Thanks for all the info, I have not tried it myself, but I think I know now what goes “wrong” (even if it actually is doing the correct thing.) Now that I have the source of the
rapidfire line at the end of your script it is easier to answer.
Look at the function definition and its docstring:
def rapidfire(launchpad, fworker, qadapter, launch_dir='.', nlaunches=0, njobs_queue=0,
njobs_block=500, sleep_time=None, reserve=False, strm_lvl='INFO', timeout=None,
Submit many jobs to the queue.
launch_dir (str): directory where we want to write the blocks
nlaunches (int): total number of launches desired; "infinite" for loop, 0 for one round
njobs_queue (int): stops submitting jobs when njobs_queue jobs are in the queue, 0 for no limit.
If 0 skips the check on the number of jobs in the queue.
njobs_block (int): automatically write a new block when njobs_block jobs are in a single block
sleep_time (int): secs to sleep between rapidfire loop iterations
reserve (bool): Whether to queue in reservation mode
strm_lvl (str): level at which to stream log messages
timeout (int): # of seconds after which to stop the rapidfire process
fill_mode (bool): whether to submit jobs even when there is nothing to run (only in
The default for
njobs_queue is 0, which means that unlimited jobs will be submitted, even if
nlaunches = 0, which should limit the submission to ‘one round’ whatever that means. (I suspect it means that e.g.
nlaunches = 4 and
njobs_queue = 2, it will launch jobs until it has 2 in the queue, then wait for for
sleep_time, and do the same thing 3 more times.) If you only want one job to run (which will execute all of your fireworks), just replace your last line with:
rapidfire(launchpad, FWorker(), CommonAdapter("SLURM", "fireworks_queue", rocket_launch="rlaunch rapidfire"), reserve=False, njobs_queue=1)

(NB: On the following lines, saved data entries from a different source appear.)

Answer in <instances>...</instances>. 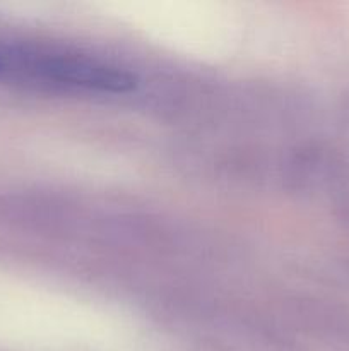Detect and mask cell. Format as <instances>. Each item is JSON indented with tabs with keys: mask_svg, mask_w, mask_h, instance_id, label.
<instances>
[{
	"mask_svg": "<svg viewBox=\"0 0 349 351\" xmlns=\"http://www.w3.org/2000/svg\"><path fill=\"white\" fill-rule=\"evenodd\" d=\"M0 81L55 82L101 93H130L137 77L115 65L68 55L36 53L17 47H3Z\"/></svg>",
	"mask_w": 349,
	"mask_h": 351,
	"instance_id": "cell-1",
	"label": "cell"
}]
</instances>
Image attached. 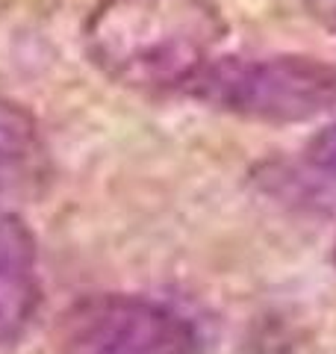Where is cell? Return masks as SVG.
<instances>
[{
  "mask_svg": "<svg viewBox=\"0 0 336 354\" xmlns=\"http://www.w3.org/2000/svg\"><path fill=\"white\" fill-rule=\"evenodd\" d=\"M224 32L212 0H104L86 21V50L124 86L189 88L218 59Z\"/></svg>",
  "mask_w": 336,
  "mask_h": 354,
  "instance_id": "cell-1",
  "label": "cell"
},
{
  "mask_svg": "<svg viewBox=\"0 0 336 354\" xmlns=\"http://www.w3.org/2000/svg\"><path fill=\"white\" fill-rule=\"evenodd\" d=\"M186 92L248 121L301 124L336 106V65L292 53L218 57Z\"/></svg>",
  "mask_w": 336,
  "mask_h": 354,
  "instance_id": "cell-2",
  "label": "cell"
},
{
  "mask_svg": "<svg viewBox=\"0 0 336 354\" xmlns=\"http://www.w3.org/2000/svg\"><path fill=\"white\" fill-rule=\"evenodd\" d=\"M59 354H200L195 325L142 295L80 298L59 325Z\"/></svg>",
  "mask_w": 336,
  "mask_h": 354,
  "instance_id": "cell-3",
  "label": "cell"
},
{
  "mask_svg": "<svg viewBox=\"0 0 336 354\" xmlns=\"http://www.w3.org/2000/svg\"><path fill=\"white\" fill-rule=\"evenodd\" d=\"M39 298L36 239L15 213L0 209V346H12L27 334Z\"/></svg>",
  "mask_w": 336,
  "mask_h": 354,
  "instance_id": "cell-4",
  "label": "cell"
},
{
  "mask_svg": "<svg viewBox=\"0 0 336 354\" xmlns=\"http://www.w3.org/2000/svg\"><path fill=\"white\" fill-rule=\"evenodd\" d=\"M50 183V151L39 121L15 101L0 97V198L30 201Z\"/></svg>",
  "mask_w": 336,
  "mask_h": 354,
  "instance_id": "cell-5",
  "label": "cell"
},
{
  "mask_svg": "<svg viewBox=\"0 0 336 354\" xmlns=\"http://www.w3.org/2000/svg\"><path fill=\"white\" fill-rule=\"evenodd\" d=\"M307 153H310V162L316 165V169L336 177V121L312 136Z\"/></svg>",
  "mask_w": 336,
  "mask_h": 354,
  "instance_id": "cell-6",
  "label": "cell"
},
{
  "mask_svg": "<svg viewBox=\"0 0 336 354\" xmlns=\"http://www.w3.org/2000/svg\"><path fill=\"white\" fill-rule=\"evenodd\" d=\"M310 3L321 18H328V21L336 24V0H310Z\"/></svg>",
  "mask_w": 336,
  "mask_h": 354,
  "instance_id": "cell-7",
  "label": "cell"
}]
</instances>
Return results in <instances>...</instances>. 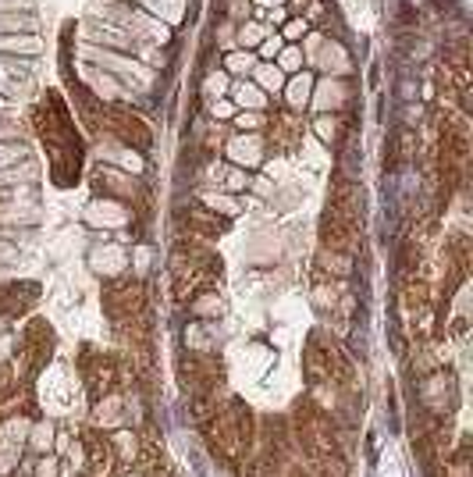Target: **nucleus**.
I'll use <instances>...</instances> for the list:
<instances>
[{"mask_svg": "<svg viewBox=\"0 0 473 477\" xmlns=\"http://www.w3.org/2000/svg\"><path fill=\"white\" fill-rule=\"evenodd\" d=\"M228 86H232L228 71L207 68V75H203V82H200V96H203V100H218V96H225V93H228Z\"/></svg>", "mask_w": 473, "mask_h": 477, "instance_id": "obj_17", "label": "nucleus"}, {"mask_svg": "<svg viewBox=\"0 0 473 477\" xmlns=\"http://www.w3.org/2000/svg\"><path fill=\"white\" fill-rule=\"evenodd\" d=\"M232 125H236V132H263L270 121H267L263 111H236Z\"/></svg>", "mask_w": 473, "mask_h": 477, "instance_id": "obj_23", "label": "nucleus"}, {"mask_svg": "<svg viewBox=\"0 0 473 477\" xmlns=\"http://www.w3.org/2000/svg\"><path fill=\"white\" fill-rule=\"evenodd\" d=\"M29 442H32V449H36V453H46V449L54 446V428H50V424H36Z\"/></svg>", "mask_w": 473, "mask_h": 477, "instance_id": "obj_29", "label": "nucleus"}, {"mask_svg": "<svg viewBox=\"0 0 473 477\" xmlns=\"http://www.w3.org/2000/svg\"><path fill=\"white\" fill-rule=\"evenodd\" d=\"M253 68H256V54L253 50H228L225 54V71L228 75H236V79H245V75H253Z\"/></svg>", "mask_w": 473, "mask_h": 477, "instance_id": "obj_18", "label": "nucleus"}, {"mask_svg": "<svg viewBox=\"0 0 473 477\" xmlns=\"http://www.w3.org/2000/svg\"><path fill=\"white\" fill-rule=\"evenodd\" d=\"M196 317H218L221 310H225V303H221V296L218 292H200V296H193V306H189Z\"/></svg>", "mask_w": 473, "mask_h": 477, "instance_id": "obj_21", "label": "nucleus"}, {"mask_svg": "<svg viewBox=\"0 0 473 477\" xmlns=\"http://www.w3.org/2000/svg\"><path fill=\"white\" fill-rule=\"evenodd\" d=\"M214 36H218V46L228 54V50H236V21H228V18H221L218 21V29H214Z\"/></svg>", "mask_w": 473, "mask_h": 477, "instance_id": "obj_28", "label": "nucleus"}, {"mask_svg": "<svg viewBox=\"0 0 473 477\" xmlns=\"http://www.w3.org/2000/svg\"><path fill=\"white\" fill-rule=\"evenodd\" d=\"M221 11H225L221 18L236 21V25H242L245 18H253V4H249V0H225V7H221Z\"/></svg>", "mask_w": 473, "mask_h": 477, "instance_id": "obj_26", "label": "nucleus"}, {"mask_svg": "<svg viewBox=\"0 0 473 477\" xmlns=\"http://www.w3.org/2000/svg\"><path fill=\"white\" fill-rule=\"evenodd\" d=\"M306 32H310V25H306V18H303V14H288V18H285V25L278 29V36H281L285 43H299Z\"/></svg>", "mask_w": 473, "mask_h": 477, "instance_id": "obj_24", "label": "nucleus"}, {"mask_svg": "<svg viewBox=\"0 0 473 477\" xmlns=\"http://www.w3.org/2000/svg\"><path fill=\"white\" fill-rule=\"evenodd\" d=\"M0 54L7 57H36L43 54V39L32 36V32H0Z\"/></svg>", "mask_w": 473, "mask_h": 477, "instance_id": "obj_9", "label": "nucleus"}, {"mask_svg": "<svg viewBox=\"0 0 473 477\" xmlns=\"http://www.w3.org/2000/svg\"><path fill=\"white\" fill-rule=\"evenodd\" d=\"M353 100V82L349 79H335V75H320L313 82L310 93V107L317 114H342V107Z\"/></svg>", "mask_w": 473, "mask_h": 477, "instance_id": "obj_2", "label": "nucleus"}, {"mask_svg": "<svg viewBox=\"0 0 473 477\" xmlns=\"http://www.w3.org/2000/svg\"><path fill=\"white\" fill-rule=\"evenodd\" d=\"M207 111H211V118H214V121H232L238 107L228 100V96H218V100H207Z\"/></svg>", "mask_w": 473, "mask_h": 477, "instance_id": "obj_27", "label": "nucleus"}, {"mask_svg": "<svg viewBox=\"0 0 473 477\" xmlns=\"http://www.w3.org/2000/svg\"><path fill=\"white\" fill-rule=\"evenodd\" d=\"M317 264L331 274V278H349L353 274V253H342V249H320V256H317Z\"/></svg>", "mask_w": 473, "mask_h": 477, "instance_id": "obj_13", "label": "nucleus"}, {"mask_svg": "<svg viewBox=\"0 0 473 477\" xmlns=\"http://www.w3.org/2000/svg\"><path fill=\"white\" fill-rule=\"evenodd\" d=\"M310 129H313V136H317L320 143H328V146H338V139L349 132V125H345L342 114H317Z\"/></svg>", "mask_w": 473, "mask_h": 477, "instance_id": "obj_10", "label": "nucleus"}, {"mask_svg": "<svg viewBox=\"0 0 473 477\" xmlns=\"http://www.w3.org/2000/svg\"><path fill=\"white\" fill-rule=\"evenodd\" d=\"M253 79H256V86L263 93H281V86H285V75H281V68L274 61H256Z\"/></svg>", "mask_w": 473, "mask_h": 477, "instance_id": "obj_15", "label": "nucleus"}, {"mask_svg": "<svg viewBox=\"0 0 473 477\" xmlns=\"http://www.w3.org/2000/svg\"><path fill=\"white\" fill-rule=\"evenodd\" d=\"M281 46H285V39L278 36V29H270V32L260 39V46H256L253 54H256V61H274V57L281 54Z\"/></svg>", "mask_w": 473, "mask_h": 477, "instance_id": "obj_25", "label": "nucleus"}, {"mask_svg": "<svg viewBox=\"0 0 473 477\" xmlns=\"http://www.w3.org/2000/svg\"><path fill=\"white\" fill-rule=\"evenodd\" d=\"M0 29L4 32H39V18L32 11H0Z\"/></svg>", "mask_w": 473, "mask_h": 477, "instance_id": "obj_16", "label": "nucleus"}, {"mask_svg": "<svg viewBox=\"0 0 473 477\" xmlns=\"http://www.w3.org/2000/svg\"><path fill=\"white\" fill-rule=\"evenodd\" d=\"M111 442H114V449L121 453V460H125V464H132V456H136V439H132V435H125V431H118Z\"/></svg>", "mask_w": 473, "mask_h": 477, "instance_id": "obj_30", "label": "nucleus"}, {"mask_svg": "<svg viewBox=\"0 0 473 477\" xmlns=\"http://www.w3.org/2000/svg\"><path fill=\"white\" fill-rule=\"evenodd\" d=\"M104 118V129L118 139V143H125V146H132V150H150V143H154V132H150V125L132 111V107H121V104H104V111H100Z\"/></svg>", "mask_w": 473, "mask_h": 477, "instance_id": "obj_1", "label": "nucleus"}, {"mask_svg": "<svg viewBox=\"0 0 473 477\" xmlns=\"http://www.w3.org/2000/svg\"><path fill=\"white\" fill-rule=\"evenodd\" d=\"M228 93H232L228 100L236 104L238 111H267V107H270V96H267V93H263L256 82H245V79H238V82H232V86H228Z\"/></svg>", "mask_w": 473, "mask_h": 477, "instance_id": "obj_8", "label": "nucleus"}, {"mask_svg": "<svg viewBox=\"0 0 473 477\" xmlns=\"http://www.w3.org/2000/svg\"><path fill=\"white\" fill-rule=\"evenodd\" d=\"M306 4H310V0H292V4H288V14H303Z\"/></svg>", "mask_w": 473, "mask_h": 477, "instance_id": "obj_32", "label": "nucleus"}, {"mask_svg": "<svg viewBox=\"0 0 473 477\" xmlns=\"http://www.w3.org/2000/svg\"><path fill=\"white\" fill-rule=\"evenodd\" d=\"M93 182H96V193H104L107 200H118V204H125V200H136V193H139V182H136L129 172L114 168V164L100 168Z\"/></svg>", "mask_w": 473, "mask_h": 477, "instance_id": "obj_4", "label": "nucleus"}, {"mask_svg": "<svg viewBox=\"0 0 473 477\" xmlns=\"http://www.w3.org/2000/svg\"><path fill=\"white\" fill-rule=\"evenodd\" d=\"M274 64H278V68H281V75L288 79V75H295V71H303V68H306V57H303L299 43H285V46H281V54L274 57Z\"/></svg>", "mask_w": 473, "mask_h": 477, "instance_id": "obj_19", "label": "nucleus"}, {"mask_svg": "<svg viewBox=\"0 0 473 477\" xmlns=\"http://www.w3.org/2000/svg\"><path fill=\"white\" fill-rule=\"evenodd\" d=\"M86 218L96 222V225H104V229H114V225H125L132 214H129L118 200H107V204H93V207L86 211Z\"/></svg>", "mask_w": 473, "mask_h": 477, "instance_id": "obj_11", "label": "nucleus"}, {"mask_svg": "<svg viewBox=\"0 0 473 477\" xmlns=\"http://www.w3.org/2000/svg\"><path fill=\"white\" fill-rule=\"evenodd\" d=\"M36 477H57V460H54V456H46V460L39 464V474Z\"/></svg>", "mask_w": 473, "mask_h": 477, "instance_id": "obj_31", "label": "nucleus"}, {"mask_svg": "<svg viewBox=\"0 0 473 477\" xmlns=\"http://www.w3.org/2000/svg\"><path fill=\"white\" fill-rule=\"evenodd\" d=\"M136 11L139 7L129 4V0H93L89 4V18L100 21V25H114V29H129Z\"/></svg>", "mask_w": 473, "mask_h": 477, "instance_id": "obj_7", "label": "nucleus"}, {"mask_svg": "<svg viewBox=\"0 0 473 477\" xmlns=\"http://www.w3.org/2000/svg\"><path fill=\"white\" fill-rule=\"evenodd\" d=\"M200 204L207 207V211H214L218 218H236L238 211V200L232 193H221V189H200Z\"/></svg>", "mask_w": 473, "mask_h": 477, "instance_id": "obj_12", "label": "nucleus"}, {"mask_svg": "<svg viewBox=\"0 0 473 477\" xmlns=\"http://www.w3.org/2000/svg\"><path fill=\"white\" fill-rule=\"evenodd\" d=\"M313 68L324 71V75H335V79H349L356 71L353 68V57H349V46L342 39H331V36H324V46H320Z\"/></svg>", "mask_w": 473, "mask_h": 477, "instance_id": "obj_5", "label": "nucleus"}, {"mask_svg": "<svg viewBox=\"0 0 473 477\" xmlns=\"http://www.w3.org/2000/svg\"><path fill=\"white\" fill-rule=\"evenodd\" d=\"M249 4H253V7H256V4H260V7H278V4H285V0H249Z\"/></svg>", "mask_w": 473, "mask_h": 477, "instance_id": "obj_33", "label": "nucleus"}, {"mask_svg": "<svg viewBox=\"0 0 473 477\" xmlns=\"http://www.w3.org/2000/svg\"><path fill=\"white\" fill-rule=\"evenodd\" d=\"M313 82H317V71H313V68H303V71H295V75L285 79L281 93H285V107H288L292 114H303V111L310 107Z\"/></svg>", "mask_w": 473, "mask_h": 477, "instance_id": "obj_6", "label": "nucleus"}, {"mask_svg": "<svg viewBox=\"0 0 473 477\" xmlns=\"http://www.w3.org/2000/svg\"><path fill=\"white\" fill-rule=\"evenodd\" d=\"M218 189H221V193H232V197H236V193H245V189H249V172H245V168H236V164H225Z\"/></svg>", "mask_w": 473, "mask_h": 477, "instance_id": "obj_20", "label": "nucleus"}, {"mask_svg": "<svg viewBox=\"0 0 473 477\" xmlns=\"http://www.w3.org/2000/svg\"><path fill=\"white\" fill-rule=\"evenodd\" d=\"M267 32H270V29H267L260 18H245L242 25H236V46L238 50H256L260 39H263Z\"/></svg>", "mask_w": 473, "mask_h": 477, "instance_id": "obj_14", "label": "nucleus"}, {"mask_svg": "<svg viewBox=\"0 0 473 477\" xmlns=\"http://www.w3.org/2000/svg\"><path fill=\"white\" fill-rule=\"evenodd\" d=\"M225 154H228V164L236 168H260L263 164V136L260 132H236L228 143H225Z\"/></svg>", "mask_w": 473, "mask_h": 477, "instance_id": "obj_3", "label": "nucleus"}, {"mask_svg": "<svg viewBox=\"0 0 473 477\" xmlns=\"http://www.w3.org/2000/svg\"><path fill=\"white\" fill-rule=\"evenodd\" d=\"M129 4H132V0H129Z\"/></svg>", "mask_w": 473, "mask_h": 477, "instance_id": "obj_34", "label": "nucleus"}, {"mask_svg": "<svg viewBox=\"0 0 473 477\" xmlns=\"http://www.w3.org/2000/svg\"><path fill=\"white\" fill-rule=\"evenodd\" d=\"M121 399L118 396H104L100 403H96V424H104V428H114V424H121Z\"/></svg>", "mask_w": 473, "mask_h": 477, "instance_id": "obj_22", "label": "nucleus"}]
</instances>
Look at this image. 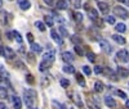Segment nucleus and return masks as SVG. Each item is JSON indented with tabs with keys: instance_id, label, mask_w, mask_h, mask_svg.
I'll return each mask as SVG.
<instances>
[{
	"instance_id": "obj_46",
	"label": "nucleus",
	"mask_w": 129,
	"mask_h": 109,
	"mask_svg": "<svg viewBox=\"0 0 129 109\" xmlns=\"http://www.w3.org/2000/svg\"><path fill=\"white\" fill-rule=\"evenodd\" d=\"M43 2H44L47 5H50V7H52L53 4H54V2H53V0H43Z\"/></svg>"
},
{
	"instance_id": "obj_36",
	"label": "nucleus",
	"mask_w": 129,
	"mask_h": 109,
	"mask_svg": "<svg viewBox=\"0 0 129 109\" xmlns=\"http://www.w3.org/2000/svg\"><path fill=\"white\" fill-rule=\"evenodd\" d=\"M61 86L64 87V89H67V87L70 86V81L67 78H61Z\"/></svg>"
},
{
	"instance_id": "obj_37",
	"label": "nucleus",
	"mask_w": 129,
	"mask_h": 109,
	"mask_svg": "<svg viewBox=\"0 0 129 109\" xmlns=\"http://www.w3.org/2000/svg\"><path fill=\"white\" fill-rule=\"evenodd\" d=\"M94 22V25L95 26H98V28H103V22L100 19V18H95V19H92Z\"/></svg>"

I think the main misunderstanding here is the differentiations of a job on the cluster and a Firework on the LaunchPad. The job has at the time of submission no idea about what calculations are to be run. Once it starts it simply executes a
rlaunch rapidfire .... command, which starts pulling calculations from the launchpad that are in the
Also, the difference between
qlaunch rapidfire (launch many jobs) and
rlaunch rapidfire (execute many fireworks). I think you wanted to do
qlaunch singleshot which submits one job that then executes
rlaunch rapidfire on the compute node and thus deals with all 3 FWs that you have.
If you want a single job to only execute a single FW (not very practical) you can get the job also done by launching 3 jobs with
qlaunch rapidfire -m 3 (or the equivalent python command with
njobs_queue=3) and setting
So it is totally fine for FireWorks to launch 20 jobs with only 3 FWs on the LaunchPad. Maybe once they start running you have already added 100 workflows with 1000 Fireworks each, and now all of these jobs have something to do! I think this is actually one of the best features of FireWorks, because you can significantly reduce total queuing time if you use it correctly.